▶ **EXERCISE A**
Retype the passage of the pulmonary hypertension text below, between "During cardiac catheterization, an" and "for the patient.", inclusive.
▶ **EXERCISE B**
Answer these questions using the pulmonary hypertension text below:
(i) Which gas does the patient usually inhale during the acute vasodilation test?
(ii) What is the functional classification based on?
(iii) Which patients does Class 4 include?

Acute vasodilation Test

During cardiac catheterization, an acute vasodilation test can be performed that evaluates whether pulmonary arterioles are able to expand. This test requires that the patient, during catheterization, inhale a gas, usually nitric oxide. If the arterioles dilate significantly, the pulmonary vascular resistance decreases. A large decrease indicates that the vessels are quite elastic and still have a residual amount of vasodilation. This result allows the doctor to decide the type of therapy most suitable for the patient.


Functional classification

Once diagnosed with pulmonary hypertension we assess the severity of the disease depending on the ability to perform physical exertion. A system is to use a "functional classification" that has been standardized for heart patients. This classification is based on the level of activity that the patient is able to endure before having discomfort or symptoms.

(NYHA Class) Class 1: Includes patients who do not have any type of symptom and for whom normal physical activity does not cause fatigue, palpitations, sense of lack of air or chest pain;

Class 2: Includes patients with slight limitation of physical activity that only accuse symptoms after higher than ordinary activity;

Class 3: Includes patients with marked limitation of physical activity that accuse disorders even after mild-grade efforts;

Class 4: Includes patients who experience symptoms even when they are resting.

▶ **RAW DATA**
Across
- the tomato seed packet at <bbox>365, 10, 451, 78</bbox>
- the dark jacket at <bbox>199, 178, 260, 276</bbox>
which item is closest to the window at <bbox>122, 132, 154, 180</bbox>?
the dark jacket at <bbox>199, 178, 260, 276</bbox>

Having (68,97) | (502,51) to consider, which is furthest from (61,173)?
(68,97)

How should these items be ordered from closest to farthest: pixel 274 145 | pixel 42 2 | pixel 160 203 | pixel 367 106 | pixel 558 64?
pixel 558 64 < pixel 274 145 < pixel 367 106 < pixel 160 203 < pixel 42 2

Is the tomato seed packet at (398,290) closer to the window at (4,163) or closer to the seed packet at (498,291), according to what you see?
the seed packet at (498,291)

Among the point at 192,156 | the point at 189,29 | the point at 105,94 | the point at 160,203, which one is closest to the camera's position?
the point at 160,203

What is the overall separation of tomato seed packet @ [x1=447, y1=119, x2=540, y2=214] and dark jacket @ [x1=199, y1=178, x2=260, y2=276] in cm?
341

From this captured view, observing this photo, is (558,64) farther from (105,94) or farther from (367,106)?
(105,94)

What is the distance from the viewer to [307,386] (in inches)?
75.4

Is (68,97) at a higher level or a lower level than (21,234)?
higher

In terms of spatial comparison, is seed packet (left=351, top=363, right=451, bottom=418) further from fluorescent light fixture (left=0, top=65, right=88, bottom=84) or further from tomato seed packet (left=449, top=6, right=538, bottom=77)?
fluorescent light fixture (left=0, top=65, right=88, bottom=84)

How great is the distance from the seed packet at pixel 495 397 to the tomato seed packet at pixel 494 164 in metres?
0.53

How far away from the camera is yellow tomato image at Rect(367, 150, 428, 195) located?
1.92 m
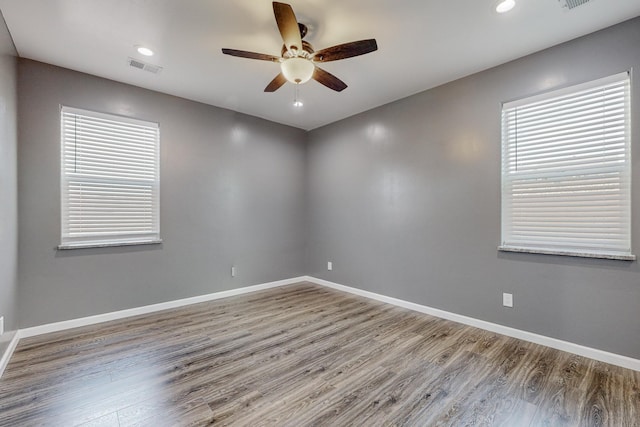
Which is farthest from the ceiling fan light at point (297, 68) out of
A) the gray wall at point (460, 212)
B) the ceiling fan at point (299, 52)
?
the gray wall at point (460, 212)

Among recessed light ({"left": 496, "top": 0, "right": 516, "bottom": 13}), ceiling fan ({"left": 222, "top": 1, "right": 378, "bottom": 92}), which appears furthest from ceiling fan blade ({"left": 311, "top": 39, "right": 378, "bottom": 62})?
recessed light ({"left": 496, "top": 0, "right": 516, "bottom": 13})

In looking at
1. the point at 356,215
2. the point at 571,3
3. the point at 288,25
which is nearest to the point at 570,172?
the point at 571,3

▶ **WRITTEN ANSWER A**
During cardiac catheterization, an acute vasodilation test can be performed that evaluates whether pulmonary arterioles are able to expand. This test requires that the patient, during catheterization, inhale a gas, usually nitric oxide. If the arterioles dilate significantly, the pulmonary vascular resistance decreases. A large decrease indicates that the vessels are quite elastic and still have a residual amount of vasodilation. This result allows the doctor to decide the type of therapy most suitable for the patient.

▶ **WRITTEN ANSWER B**
(i) Nitric oxide.
(ii) The level of activity that the patient is able to endure before having discomfort or symptoms.
(iii) Patients who experience symptoms even when they are resting.